LagNetViP: A Lagrangian Neural Network for Video Prediction
This addresses the need for interpretable video prediction in physics-based systems, though it is incremental as it builds on Lagrangian neural networks for specific environments.
The paper tackles the problem of opaque transition models in video prediction by introducing a model that explicitly constructs equations of motion from learned physical quantities, demonstrating efficacy on Pendulum-v0 and Acrobot environments.

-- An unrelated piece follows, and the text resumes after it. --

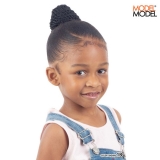 Model Model Kids Bun Synthetic Hair Ponytail - TWISTED BUN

The dominant paradigms for video prediction rely on opaque transition models where neither the equations of motion nor the underlying physical quantities of the system are easily inferred. The equations of motion, as defined by Newton's second law, describe the time evolution of a physical system state and can therefore be applied toward the determination of future system states. In this paper, we introduce a video prediction model where the equations of motion are explicitly constructed from learned representations of the underlying physical quantities. To achieve this, we simultaneously learn a low-dimensional state representation and system Lagrangian. The kinetic and potential energy terms of the Lagrangian are distinctly modelled and the low-dimensional equations of motion are explicitly constructed using the Euler-Lagrange equations. We demonstrate the efficacy of this approach for video prediction on image sequences rendered in modified OpenAI gym Pendulum-v0 and Acrobot environments.